Inverse Laplace transform via Gaver-Wynn-Rho. `fn` is your Laplace-domain function `F(s)` or `F(s, prec)`. `time` accepts a scalar, list, or numpy array (must be > 0). `M` controls accuracy - 6-12 for smooth transforms, 32 for general use, 768+ for hard oscillatory cases. `precin` overrides the automatic precision (`round(2.1 * M)` decimal digits). `backend` can be `'auto'`, `'rust'`, `'gmpy2'`, or `'mpmath'`. `workers` sets the number of parallel processes for array inputs (default 1 = sequential) - each time point is inverted independently, so this parallelises well, but `fn` must be picklable (a module-level function, not a lambda or closure). Set `as_float=False` to get mpmath.mpf values at full precision.

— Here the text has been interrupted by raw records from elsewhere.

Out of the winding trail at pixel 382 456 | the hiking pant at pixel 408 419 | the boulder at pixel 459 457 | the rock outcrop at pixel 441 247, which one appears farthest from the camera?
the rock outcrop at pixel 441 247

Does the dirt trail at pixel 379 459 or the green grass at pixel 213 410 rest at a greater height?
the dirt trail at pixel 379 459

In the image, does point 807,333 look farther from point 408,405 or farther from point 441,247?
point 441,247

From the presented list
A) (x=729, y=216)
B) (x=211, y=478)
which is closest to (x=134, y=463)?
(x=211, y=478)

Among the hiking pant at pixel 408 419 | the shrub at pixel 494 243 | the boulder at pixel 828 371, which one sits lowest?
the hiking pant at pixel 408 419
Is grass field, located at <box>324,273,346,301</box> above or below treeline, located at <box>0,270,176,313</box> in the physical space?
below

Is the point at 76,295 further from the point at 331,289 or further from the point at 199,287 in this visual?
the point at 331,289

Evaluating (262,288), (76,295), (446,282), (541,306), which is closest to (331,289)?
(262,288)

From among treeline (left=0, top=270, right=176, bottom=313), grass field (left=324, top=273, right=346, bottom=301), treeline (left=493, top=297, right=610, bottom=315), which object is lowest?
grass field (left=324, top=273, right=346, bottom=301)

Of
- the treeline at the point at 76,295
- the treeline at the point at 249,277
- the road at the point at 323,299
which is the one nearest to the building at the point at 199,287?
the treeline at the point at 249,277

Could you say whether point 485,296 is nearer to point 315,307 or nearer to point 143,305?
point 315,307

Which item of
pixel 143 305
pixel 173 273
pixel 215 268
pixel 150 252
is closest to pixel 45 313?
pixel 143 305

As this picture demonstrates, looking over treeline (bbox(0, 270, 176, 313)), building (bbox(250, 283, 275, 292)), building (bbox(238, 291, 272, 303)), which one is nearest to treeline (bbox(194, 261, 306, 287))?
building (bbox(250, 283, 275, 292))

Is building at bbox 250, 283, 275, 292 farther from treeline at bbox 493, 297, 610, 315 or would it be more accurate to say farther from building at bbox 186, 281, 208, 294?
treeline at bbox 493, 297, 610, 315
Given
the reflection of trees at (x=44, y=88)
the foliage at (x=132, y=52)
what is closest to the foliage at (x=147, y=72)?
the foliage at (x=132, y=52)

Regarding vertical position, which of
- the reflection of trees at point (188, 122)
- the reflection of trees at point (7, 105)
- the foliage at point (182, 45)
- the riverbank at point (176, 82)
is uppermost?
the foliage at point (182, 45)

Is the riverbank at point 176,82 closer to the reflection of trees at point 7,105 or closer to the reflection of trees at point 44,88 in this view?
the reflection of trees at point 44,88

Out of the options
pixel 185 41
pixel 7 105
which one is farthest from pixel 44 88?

**`talbot(fn, time, degree=32, as_float=True)`**

Inverse Laplace transform via Fixed Talbot. Good for well-behaved, non-oscillatory transforms where moderate precision suffices.

**`besselk(n, x)` / `besseli(n, x)`**

Modified Bessel functions K_n(x) and I_n(x) with automatic python-flint/ARB acceleration when available.

## Acknowledgements

The GWR algorithm implementation builds on David S. Fulford's [`gwr_inversion`](https://github.com/petbox-dev/gwr) package, which made a clean and correct GWR available to the Python community.

## References

- Valko, P.P. & Abate, J. (2004), "Comparison of Sequence Accelerators for the Gaver Method of Numerical Laplace Transform Inversion", *Computers and Mathematics with Applications* 48(3): 629-636.
- Abramowitz, M. & Stegun, I.A. (1964), *Handbook of Mathematical Functions*, National Bureau of Standards.
- Van Everdingen, A.F. & Hurst, W. (1949), "The Application of the Laplace Transformation to Flow Problems in Reservoirs", SPE-949305-G.